Document passage start

I know.  The OP is running 8.3.  The advantage of 8.4 was, I think,
pointed out upstream, but I wouldn't bet on it one way or the other.

This is one of the very cool things about 8.4 that you can't measure
in a simple benchmark, but in everyday operation I'm sure it can make
a huge difference.

Re: fighting ' in transaction'

От
Vladimir Rusinov
Дата:


On Wed, Nov 4, 2009 at 2:23 PM, Gurgel, Flavio <flavio@4linux.com.br> wrote:

> Vladimir Rusinov wrote:
> > We are having a lot of '<IDLE> in transaction' processes in
> production
> > database. This does not seems to be big problem now, since they are
> not
> > taking any big locks. But I'm aware that sometime it can become a

This *is* a big problem since your application is not handling transactions correctly.

It believe application handling transactions correctly. But in addition to web OLTP load, application asynchronously processes various types of large binary blobs (and store some of them in database tables). It seems problem somewhere in this processing:

  • application starts transaction and executes some sql
  • application processes this blob (this can take a lot of time, especially in "hot" hours")
  • app executes some sql and finishes transaction
the question is how to find where it happens and where transaction should be split or started later. Developers undestand the problem, but asked me if I could provide transaction history (what queries were run before 'idle in transaction')

 
For the database maybe you are not worried because you don't have explicit locks at this moment, but you *will* have problems caused by excessive use of available connections (and threads in the JVM) when you need to scale up.

Document passage end
Record excerpts start

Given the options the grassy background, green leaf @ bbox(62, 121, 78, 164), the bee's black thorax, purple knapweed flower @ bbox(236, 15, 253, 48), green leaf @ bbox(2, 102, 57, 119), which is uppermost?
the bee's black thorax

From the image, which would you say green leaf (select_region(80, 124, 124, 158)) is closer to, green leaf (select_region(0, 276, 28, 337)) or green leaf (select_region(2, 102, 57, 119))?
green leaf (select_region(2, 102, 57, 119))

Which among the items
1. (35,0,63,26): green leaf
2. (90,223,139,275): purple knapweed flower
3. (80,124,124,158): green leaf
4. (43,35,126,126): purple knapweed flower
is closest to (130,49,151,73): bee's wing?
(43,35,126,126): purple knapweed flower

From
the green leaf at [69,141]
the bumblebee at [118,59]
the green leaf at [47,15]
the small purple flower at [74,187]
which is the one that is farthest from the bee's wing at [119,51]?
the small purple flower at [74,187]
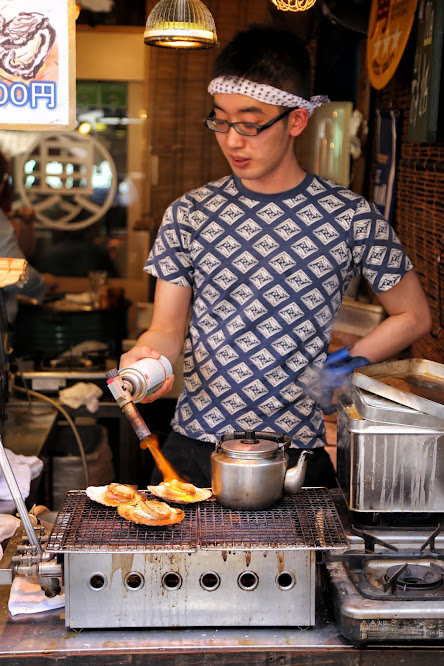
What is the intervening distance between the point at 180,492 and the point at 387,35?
3004 millimetres

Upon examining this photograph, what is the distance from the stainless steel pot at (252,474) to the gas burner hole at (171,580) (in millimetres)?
215

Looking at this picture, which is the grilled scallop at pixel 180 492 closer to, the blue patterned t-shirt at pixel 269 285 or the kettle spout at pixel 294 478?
the kettle spout at pixel 294 478

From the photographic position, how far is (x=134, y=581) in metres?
1.75

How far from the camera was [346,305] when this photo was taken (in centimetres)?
465

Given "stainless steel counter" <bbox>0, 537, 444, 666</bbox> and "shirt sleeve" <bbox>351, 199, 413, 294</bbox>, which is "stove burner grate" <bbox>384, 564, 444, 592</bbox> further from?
"shirt sleeve" <bbox>351, 199, 413, 294</bbox>

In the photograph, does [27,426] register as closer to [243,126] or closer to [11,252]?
[11,252]

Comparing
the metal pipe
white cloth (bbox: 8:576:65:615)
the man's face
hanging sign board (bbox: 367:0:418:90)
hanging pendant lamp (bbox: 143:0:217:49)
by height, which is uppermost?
hanging sign board (bbox: 367:0:418:90)

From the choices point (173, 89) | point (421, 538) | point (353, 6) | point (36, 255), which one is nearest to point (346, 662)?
point (421, 538)

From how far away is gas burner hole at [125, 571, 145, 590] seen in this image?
1715 mm

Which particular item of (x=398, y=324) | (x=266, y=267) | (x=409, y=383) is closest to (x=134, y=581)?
(x=409, y=383)

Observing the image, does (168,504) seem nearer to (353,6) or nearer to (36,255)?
(353,6)

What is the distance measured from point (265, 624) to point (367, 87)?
15.3 feet

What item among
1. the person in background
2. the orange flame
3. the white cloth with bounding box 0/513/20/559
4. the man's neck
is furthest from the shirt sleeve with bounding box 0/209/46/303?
the orange flame

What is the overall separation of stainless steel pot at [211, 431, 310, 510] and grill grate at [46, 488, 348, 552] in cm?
3
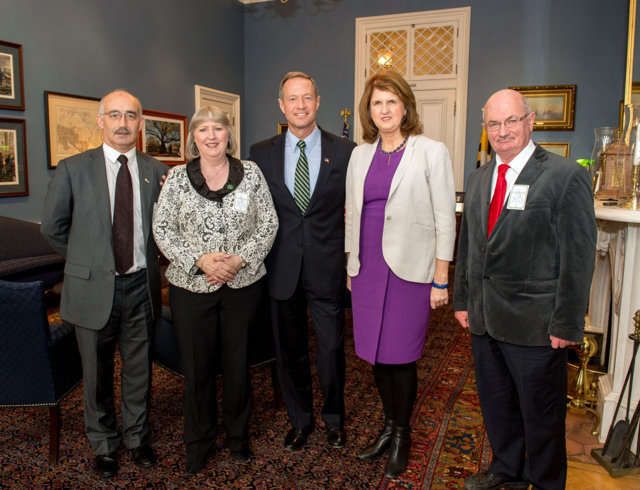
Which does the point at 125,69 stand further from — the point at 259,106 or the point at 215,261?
the point at 215,261

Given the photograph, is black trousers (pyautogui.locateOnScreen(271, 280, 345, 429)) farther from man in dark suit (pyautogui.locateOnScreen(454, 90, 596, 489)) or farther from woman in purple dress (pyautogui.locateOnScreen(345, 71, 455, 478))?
man in dark suit (pyautogui.locateOnScreen(454, 90, 596, 489))

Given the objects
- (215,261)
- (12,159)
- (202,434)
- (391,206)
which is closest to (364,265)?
(391,206)

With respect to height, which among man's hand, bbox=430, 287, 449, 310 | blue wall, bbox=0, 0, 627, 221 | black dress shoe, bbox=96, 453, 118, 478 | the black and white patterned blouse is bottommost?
black dress shoe, bbox=96, 453, 118, 478

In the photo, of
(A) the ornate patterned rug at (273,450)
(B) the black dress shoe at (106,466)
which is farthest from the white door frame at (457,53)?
(B) the black dress shoe at (106,466)

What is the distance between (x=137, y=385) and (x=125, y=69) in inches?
190

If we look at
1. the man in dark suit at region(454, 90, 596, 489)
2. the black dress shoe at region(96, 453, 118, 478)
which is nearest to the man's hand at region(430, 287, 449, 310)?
the man in dark suit at region(454, 90, 596, 489)

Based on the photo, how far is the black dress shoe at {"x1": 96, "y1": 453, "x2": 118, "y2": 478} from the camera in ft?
7.14

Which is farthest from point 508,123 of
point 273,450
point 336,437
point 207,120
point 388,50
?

Record excerpts end

#### [Job]
Decide whether each statement agrees with the passage on idle transactions above. Answer yes or no for each, and quote the words of the passage that decide it.
1. The OP is running version 8.4.
2. Besides the web OLTP load, the application asynchronously processes large binary blobs.
3. The developers asked for a history of the queries run before 'idle in transaction'.

#### [Complete answer]
1. No: "The OP is running 8.3."
2. Yes: "in addition to web OLTP load, application asynchronously processes various types of large binary blobs"
3. Yes: "asked me if I could provide transaction history (what queries were run before 'idle in transaction')"